> _Work to complete_
Rewrite the listing below, swapping "plant in wall crevice" for "fern in wall crevice" wherever it appears and leaving everything else unchanged.

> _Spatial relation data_
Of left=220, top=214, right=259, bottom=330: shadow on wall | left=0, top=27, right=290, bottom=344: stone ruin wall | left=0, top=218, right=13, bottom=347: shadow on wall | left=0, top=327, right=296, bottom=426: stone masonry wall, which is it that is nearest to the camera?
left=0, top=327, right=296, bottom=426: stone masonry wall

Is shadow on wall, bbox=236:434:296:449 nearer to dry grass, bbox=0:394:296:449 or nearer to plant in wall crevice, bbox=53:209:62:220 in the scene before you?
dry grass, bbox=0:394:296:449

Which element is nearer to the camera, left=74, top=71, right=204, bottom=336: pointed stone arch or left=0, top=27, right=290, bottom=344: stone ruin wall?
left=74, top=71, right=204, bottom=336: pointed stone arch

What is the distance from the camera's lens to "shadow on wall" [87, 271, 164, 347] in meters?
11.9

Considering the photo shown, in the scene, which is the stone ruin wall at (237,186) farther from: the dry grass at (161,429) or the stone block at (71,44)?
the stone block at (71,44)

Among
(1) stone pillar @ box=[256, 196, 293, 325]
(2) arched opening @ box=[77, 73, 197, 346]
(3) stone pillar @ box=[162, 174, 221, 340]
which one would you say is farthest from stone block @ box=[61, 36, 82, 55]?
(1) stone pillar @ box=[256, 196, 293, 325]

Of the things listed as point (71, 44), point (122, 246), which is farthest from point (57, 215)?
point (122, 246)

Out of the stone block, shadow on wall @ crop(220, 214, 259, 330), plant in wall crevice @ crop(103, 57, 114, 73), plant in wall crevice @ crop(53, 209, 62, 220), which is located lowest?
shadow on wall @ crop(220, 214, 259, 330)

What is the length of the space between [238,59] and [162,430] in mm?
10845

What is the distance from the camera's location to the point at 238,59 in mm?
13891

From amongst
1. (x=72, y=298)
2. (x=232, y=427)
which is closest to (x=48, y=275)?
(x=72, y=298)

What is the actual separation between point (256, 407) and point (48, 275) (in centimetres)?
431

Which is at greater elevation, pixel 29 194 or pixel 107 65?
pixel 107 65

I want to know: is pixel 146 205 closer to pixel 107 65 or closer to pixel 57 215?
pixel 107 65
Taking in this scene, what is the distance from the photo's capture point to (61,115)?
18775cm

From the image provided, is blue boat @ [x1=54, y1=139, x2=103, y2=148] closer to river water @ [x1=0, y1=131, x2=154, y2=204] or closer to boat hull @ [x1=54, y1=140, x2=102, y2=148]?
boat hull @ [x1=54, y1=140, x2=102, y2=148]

> _Finished exercise_
Of left=220, top=214, right=259, bottom=330: shadow on wall | left=0, top=27, right=290, bottom=344: stone ruin wall | left=0, top=218, right=13, bottom=347: shadow on wall | left=0, top=327, right=296, bottom=426: stone masonry wall, which is it that is nearest to the camera?
left=0, top=327, right=296, bottom=426: stone masonry wall

Is shadow on wall, bbox=236:434:296:449 nearer to dry grass, bbox=0:394:296:449 or nearer to fern in wall crevice, bbox=53:209:62:220 in the scene before you?
dry grass, bbox=0:394:296:449

Which element is nearer to the camera, left=74, top=71, right=204, bottom=336: pointed stone arch or left=0, top=27, right=290, bottom=344: stone ruin wall?
left=74, top=71, right=204, bottom=336: pointed stone arch

What is the distance from the camera's lens to "shadow on wall" [87, 271, 164, 347] in meters?
11.9

Considering the photo shown, in the scene, which is the stone ruin wall at (237,186) farther from: the dry grass at (161,429) or the stone block at (71,44)?
the stone block at (71,44)

Among
(1) stone pillar @ box=[256, 196, 293, 325]
(2) arched opening @ box=[77, 73, 197, 346]
(3) stone pillar @ box=[162, 174, 221, 340]
which one would you say is farthest from stone block @ box=[61, 36, 82, 55]?
(1) stone pillar @ box=[256, 196, 293, 325]

Of the things listed as point (71, 44), point (122, 246), which is farthest from point (57, 215)?
point (122, 246)

Out of the stone block, shadow on wall @ crop(220, 214, 259, 330), fern in wall crevice @ crop(103, 57, 114, 73), fern in wall crevice @ crop(53, 209, 62, 220), which is located lowest?
shadow on wall @ crop(220, 214, 259, 330)

What is the length of the space between [238,59] and [162,430] in mm?
10845

What is the distance from the camera's location to the point at 238,59 in mm?
13891

From amongst
1. (x=72, y=298)
2. (x=232, y=427)
which is closest to (x=48, y=275)?
(x=72, y=298)

What is the actual separation between point (256, 407) and point (48, 275) (in centimetres)?
431

Which is at greater elevation, pixel 29 194 or pixel 107 65?
pixel 107 65

I want to know: is pixel 146 205 closer to pixel 107 65 or closer to pixel 57 215?
pixel 107 65
Taking in this scene, what is the distance from the photo's capture point to (61,115)?
18775cm

From the image provided, is blue boat @ [x1=54, y1=139, x2=103, y2=148] closer to river water @ [x1=0, y1=131, x2=154, y2=204] or closer to boat hull @ [x1=54, y1=140, x2=102, y2=148]?
boat hull @ [x1=54, y1=140, x2=102, y2=148]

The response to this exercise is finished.